For viral infections, β-propiolactone- and formalin-inactivated virus vaccines were produced against Singapore grouper iridovirus (SGIV) that showed promising results for protecting orange- spotted grouper against the virus when challenged at 30 days post-vaccination with RPSs values of 92% and 100% obtained, respectively (Ou-yang et al. 2012). The oil-adjuvanted vaccine is commercially available (AQUAVAC® IridoV, MSD). In addition, mass mortality in grouper larvae caused by NNV infection could be prevented by DNA vaccine with modulated CpG oligodeoxy- nucleotide (Viral Nervous Necrosis Vaccine, Nisseiken Co., Ltd.) (Chen, Peng, and Chiou 2015).
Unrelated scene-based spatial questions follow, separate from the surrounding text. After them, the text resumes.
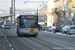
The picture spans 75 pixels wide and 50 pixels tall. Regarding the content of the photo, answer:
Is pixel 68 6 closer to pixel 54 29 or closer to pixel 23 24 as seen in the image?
pixel 54 29

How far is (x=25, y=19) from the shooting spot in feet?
110

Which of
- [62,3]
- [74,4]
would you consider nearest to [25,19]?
[74,4]

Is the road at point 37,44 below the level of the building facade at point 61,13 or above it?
below

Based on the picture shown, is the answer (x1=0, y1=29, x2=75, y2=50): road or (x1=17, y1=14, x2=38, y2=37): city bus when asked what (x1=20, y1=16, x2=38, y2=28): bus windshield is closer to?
(x1=17, y1=14, x2=38, y2=37): city bus

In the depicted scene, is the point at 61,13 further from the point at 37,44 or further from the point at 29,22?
the point at 37,44

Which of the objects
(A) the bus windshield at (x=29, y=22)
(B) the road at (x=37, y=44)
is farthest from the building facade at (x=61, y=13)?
(B) the road at (x=37, y=44)

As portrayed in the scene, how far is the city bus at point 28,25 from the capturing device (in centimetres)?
3288

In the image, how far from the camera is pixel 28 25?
3316 cm

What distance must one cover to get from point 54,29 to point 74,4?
7994 mm

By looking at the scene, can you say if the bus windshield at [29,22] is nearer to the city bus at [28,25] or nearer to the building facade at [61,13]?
the city bus at [28,25]

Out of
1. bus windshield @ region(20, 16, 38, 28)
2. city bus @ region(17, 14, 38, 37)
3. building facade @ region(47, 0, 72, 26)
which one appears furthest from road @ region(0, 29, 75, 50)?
building facade @ region(47, 0, 72, 26)

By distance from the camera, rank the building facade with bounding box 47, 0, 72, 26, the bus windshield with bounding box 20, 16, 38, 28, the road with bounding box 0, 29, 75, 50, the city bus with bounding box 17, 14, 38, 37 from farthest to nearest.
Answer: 1. the building facade with bounding box 47, 0, 72, 26
2. the bus windshield with bounding box 20, 16, 38, 28
3. the city bus with bounding box 17, 14, 38, 37
4. the road with bounding box 0, 29, 75, 50

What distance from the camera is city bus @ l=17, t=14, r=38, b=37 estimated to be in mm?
32875

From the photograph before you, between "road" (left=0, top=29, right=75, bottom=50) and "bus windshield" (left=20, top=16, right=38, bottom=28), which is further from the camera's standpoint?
"bus windshield" (left=20, top=16, right=38, bottom=28)
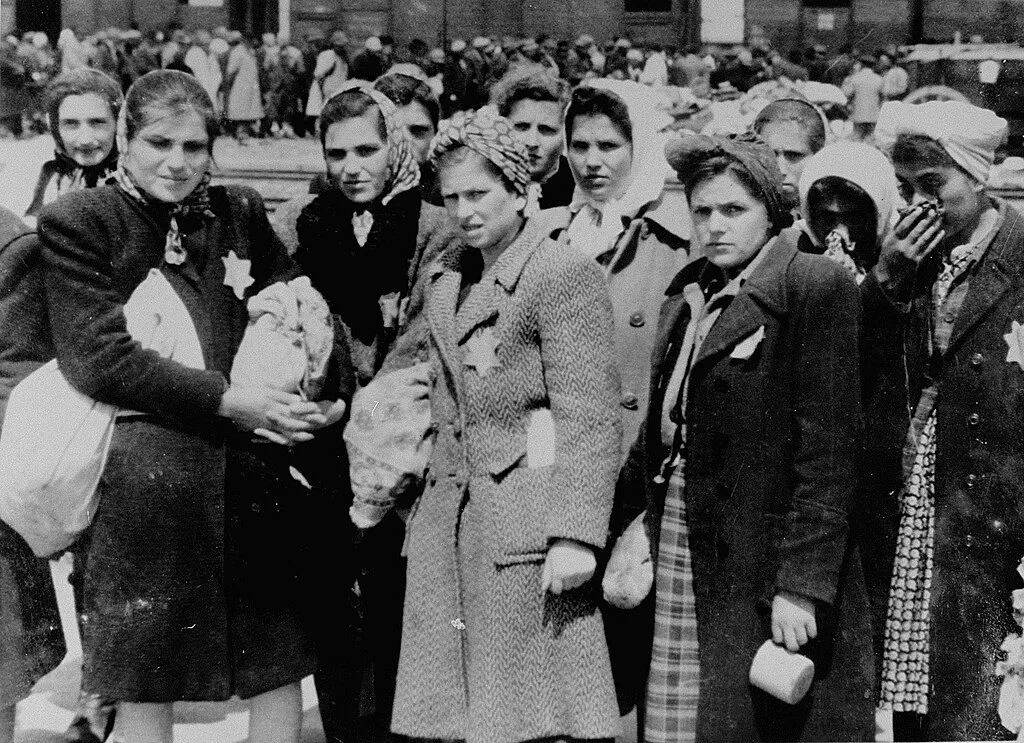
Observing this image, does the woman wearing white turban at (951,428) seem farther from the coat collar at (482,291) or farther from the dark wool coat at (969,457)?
the coat collar at (482,291)

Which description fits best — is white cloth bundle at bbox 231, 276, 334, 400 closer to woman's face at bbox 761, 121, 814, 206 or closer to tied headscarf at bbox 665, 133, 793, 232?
tied headscarf at bbox 665, 133, 793, 232

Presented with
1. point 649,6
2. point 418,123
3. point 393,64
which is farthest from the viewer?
point 649,6

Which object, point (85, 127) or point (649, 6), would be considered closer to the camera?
point (85, 127)

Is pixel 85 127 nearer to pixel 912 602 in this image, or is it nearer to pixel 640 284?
pixel 640 284

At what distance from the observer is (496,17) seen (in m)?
22.9

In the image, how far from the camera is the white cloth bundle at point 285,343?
10.2ft

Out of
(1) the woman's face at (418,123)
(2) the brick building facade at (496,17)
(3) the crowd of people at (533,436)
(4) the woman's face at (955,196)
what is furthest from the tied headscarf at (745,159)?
(2) the brick building facade at (496,17)

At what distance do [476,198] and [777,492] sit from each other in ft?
3.31

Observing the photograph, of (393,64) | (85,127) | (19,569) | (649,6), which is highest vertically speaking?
(649,6)

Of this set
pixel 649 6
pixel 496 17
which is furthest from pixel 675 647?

However, NNV inactivated with 0.4 mM binary ethylenimine (BEI) or 0.1%–0.2% formalin in orange-spotted grouper larvae resulted in 95% RPS and 43% RPS, respectively, in vaccinated fish (Kai and Chi 2008). When the vaccine from the viral supernatant was injected intramuscularly into the potato grouper, E. tukula, broodstock, NNV-specific antibodies were found in eggs from vaccinated broodstock within 5-month post-vaccination. Moreover, NNV was detected in the eggs of the nonvaccinated fish, but not in the vaccinated fish. Therefore, the vaccination looked like it protected against the vertical transmission of the pathogen from the grouper broodstock (Kai et al. 2010).
It is interesting to find out the levels of innate and acquire defenses for the fish reared under the land-based IMTA, compared to those of the same species reared under intensive monoculture.
It is possible to set up the two groups of animals for this study in a scientific way. A net cage stocked with the fish at a commercial density, for example, at 30 individuals/m3, is placed in the IMTA ponds. The same species of fish outside the cage, at a density of 2 individuals/m3, are those under IMTA conditions. The fish in the cage are fed with commercial pellets but the fish outside the cage swim freely, interact with other aquatic species, and prey on their natural diet. But yet, the water conditions of the two groups are mostly identical.
To compare the efficacy of vaccines on the fish under intensive monoculture and those under the land-based IMTA, the same set-up as described, that is, a net cage in the IMTA pond, can be employed as well. At this point, it may be helpful to explain how the fish are prepared for stocking in the IMTA ponds. They are hatchery-produced and nursed in canvas tanks before being released into the pond. Seawater-acclimated O. niloticus are released at the size of 50 g; L. calcarifer, at the length of 6 in; and Epinephelus spp., at the size of 200 g. Therefore, vaccinations can be carried out at the time before releasing the fish into the pond. In these experiments, one group of the vac- cinated fish should be released into the net cages and the other group outside the cages. The choice of vaccine administration is preferably by intramuscular or intraperitoneal injections as these two methods of vaccine administration are most effective (Ismail et al. 2016; Silva et al. 2009). In this scenario, booster doses, if required, can be accomplished only through oral administrations since it would not be feasible to catch all the experimental fish in the pond for the booster-dose injection.